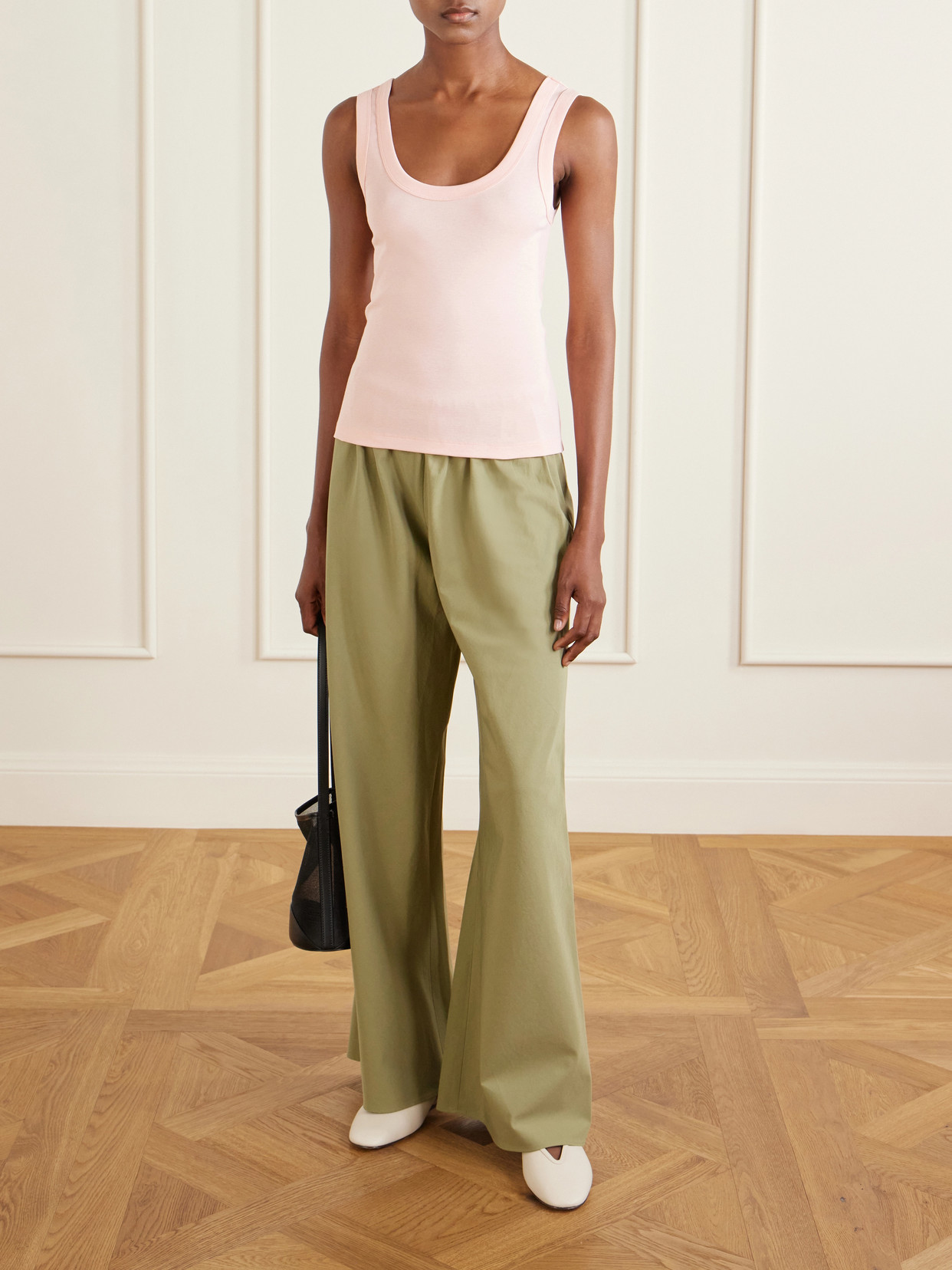 Hillie Organic Cotton-Jersey Tank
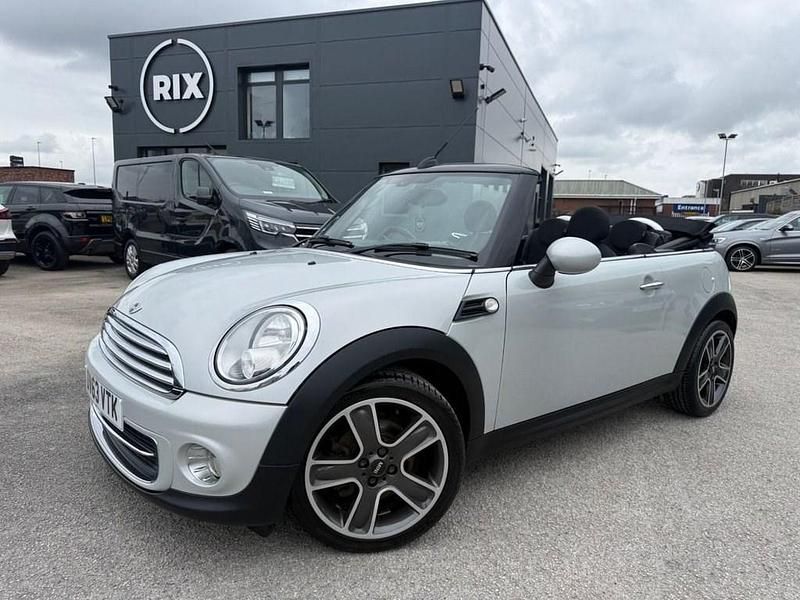 Used Mini Cooper Cabriolet 122 HP (89 kW) 2013 Silver Cabriolet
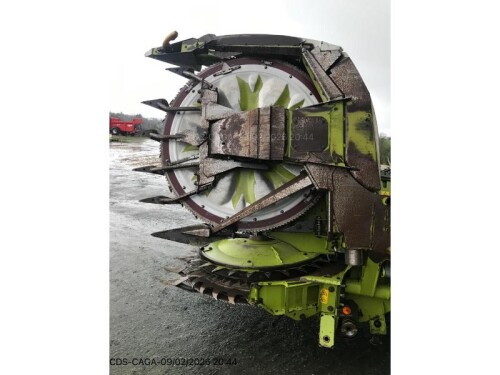 ORBIS 600 3T M Claas Ensileuse port&eacute;e/tract&eacute;e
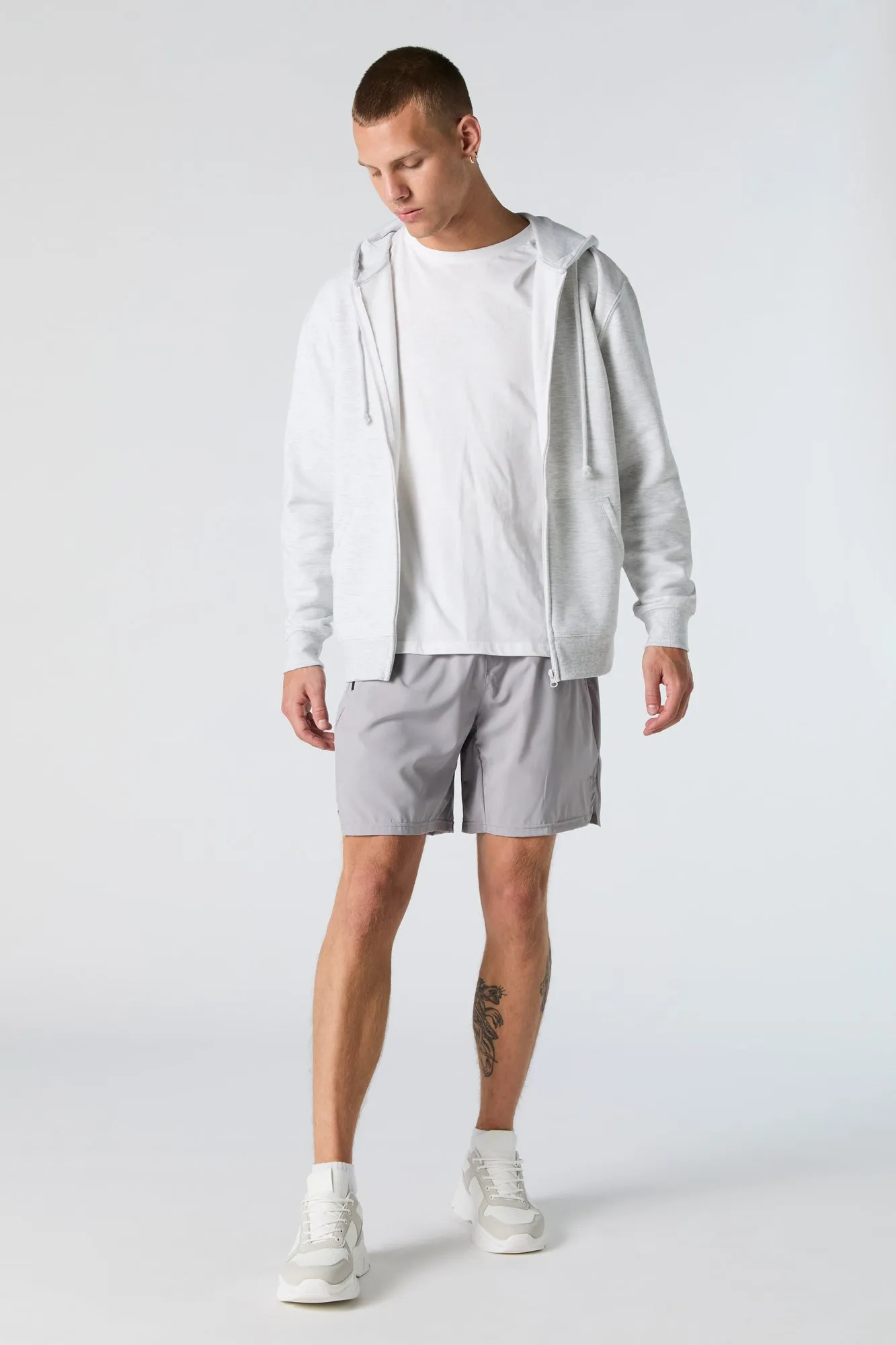 Active Zip Pocket Short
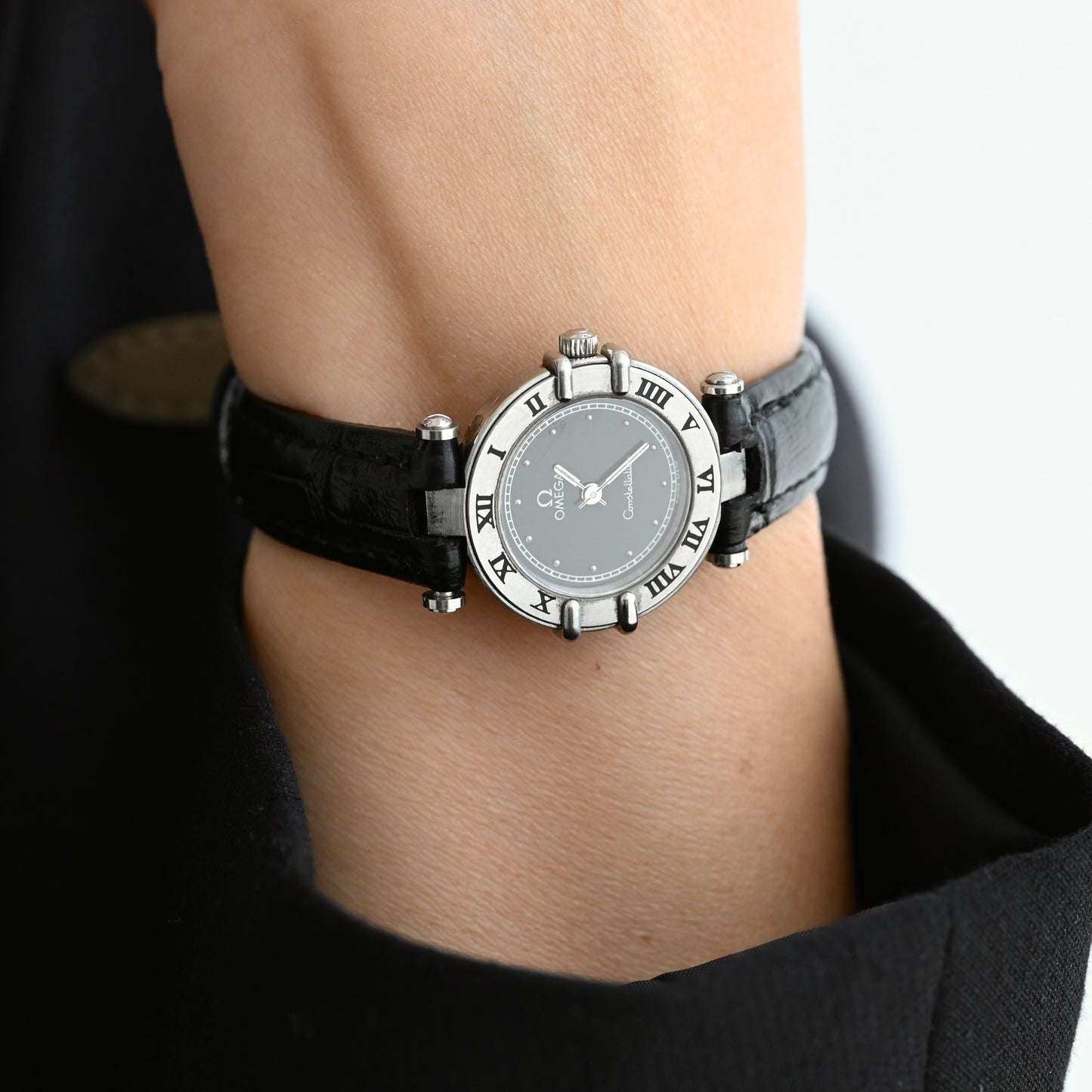 Omega Constellation Black Dial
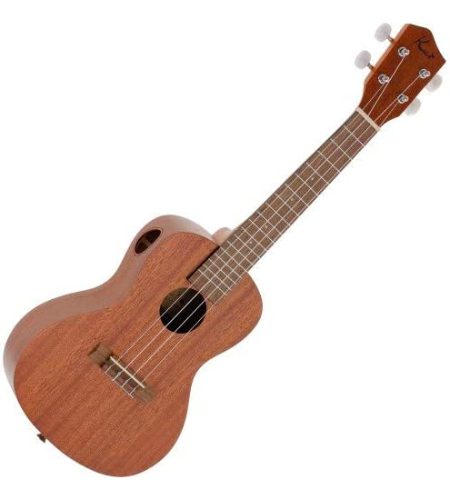 Kai KCI-10 Concert uke - Mahogany, side port Ukulele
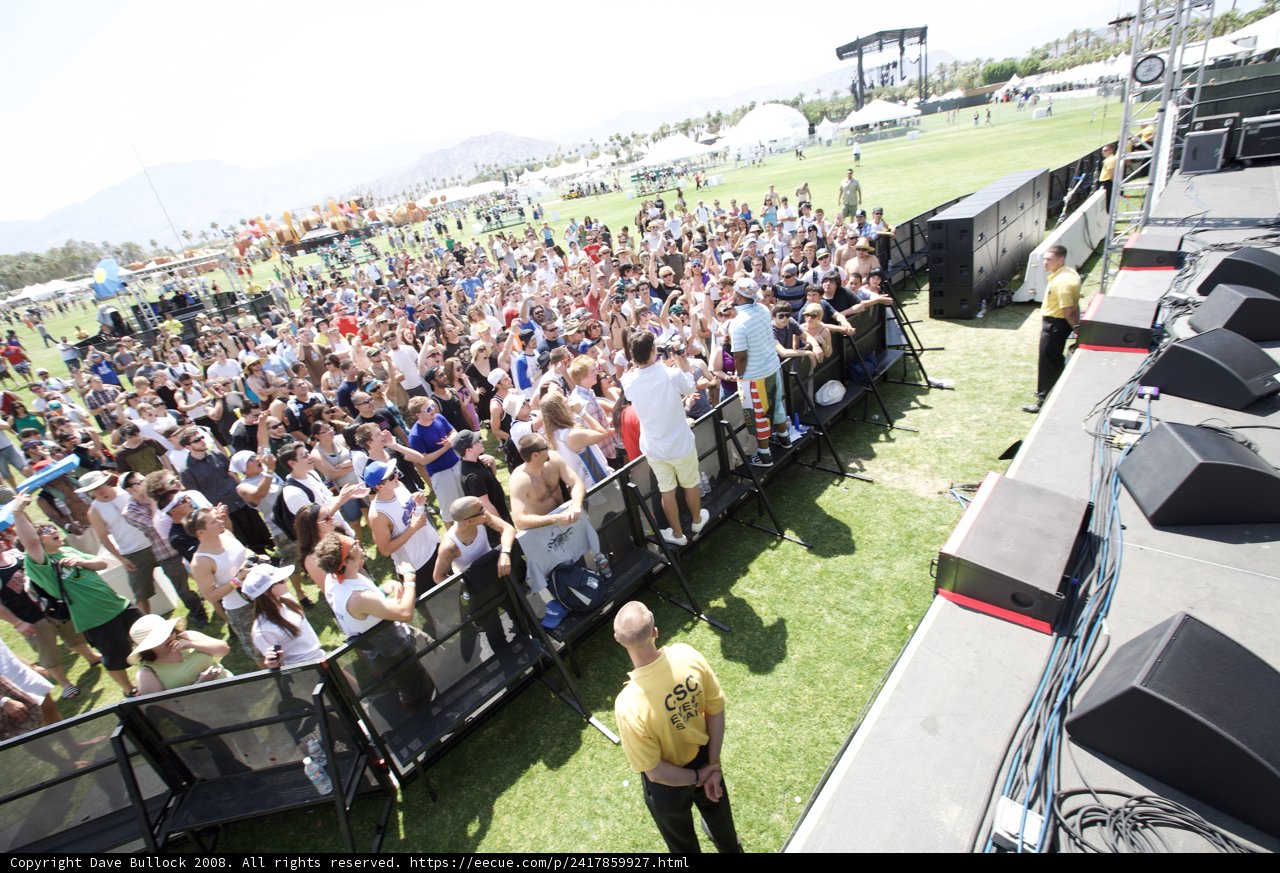 Coachella 2008: The Ultimate Music Festival Experience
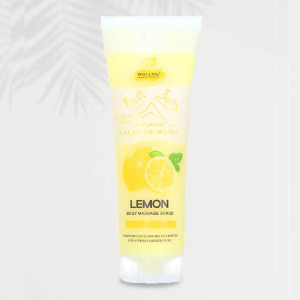 Doslunas Bath Salts Massage Lemon - 280ml (12 Pack)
--
WORK ORDER: When you retype the listing, keep every line exactly as it is and drop the pictures.

TASK OUTPUT:
 Hillie Organic Cotton-Jersey Tank
 Used Mini Cooper Cabriolet 122 HP (89 kW) 2013 Silver Cabriolet
 ORBIS 600 3T M Claas Ensileuse port&eacute;e/tract&eacute;e
 Active Zip Pocket Short
 Omega Constellation Black Dial
 Kai KCI-10 Concert uke - Mahogany, side port Ukulele
 Coachella 2008: The Ultimate Music Festival Experience
 Doslunas Bath Salts Massage Lemon - 280ml (12 Pack)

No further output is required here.